A gas sample is confined under a frictionless piston at constant external pressure $P=1.00\ \text{atm}$, allowing volume to change as temperature changes. A researcher measures $V$ at different $T$ for $n$ fixed. Data: $T$ (K) → $V$ (L): 250→6.2; 275→6.8; 300→7.4; 325→8.0; 350→8.6. (Constants: $R=0.0821\ \text{L·atm·mol}^{-1}\text{·K}^{-1}$.) Using Charles’s law ($V\propto T$ at constant $P,n$), which prediction aligns with the observed behavior if the temperature is increased from 300 K to 360 K?
The volume should remain near 7.4 L because the pressure is fixed at 1 atm.
The volume should decrease because higher temperature increases pressure, compressing the gas.

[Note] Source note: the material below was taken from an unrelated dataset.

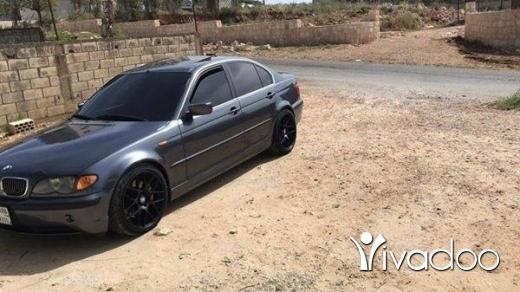BMW in Nabatyeh - 330 sayara mayaze 2003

The volume should increase proportionally, to about $V\approx 7.4\times(360/300)\approx 8.9\ \text{L}$.
The volume should increase, but only if the number of moles increases.
Explanation
This question assesses understanding of gas laws and kinetic molecular theory (4B) in the context of the volume-temperature relationship at constant pressure. Gas laws, such as Charles’s law, describe the relationship between volume and absolute temperature under constant pressure and moles. In this scenario, the frictionless piston allowing volume changes at fixed pressure illustrates the direct proportionality between volume and temperature. The correct choice, B, follows because extrapolating the data predicts V ≈ 7.4 × (360/300) ≈ 8.9 L, consistent with V ∝ T. Choice A is incorrect because it misapplies Gay-Lussac’s law, ignoring that volume can change here. In similar questions, ensure to check if pressure and moles are constant to apply Charles’s law accurately. Verify calculations using absolute temperatures to avoid common errors with Celsius.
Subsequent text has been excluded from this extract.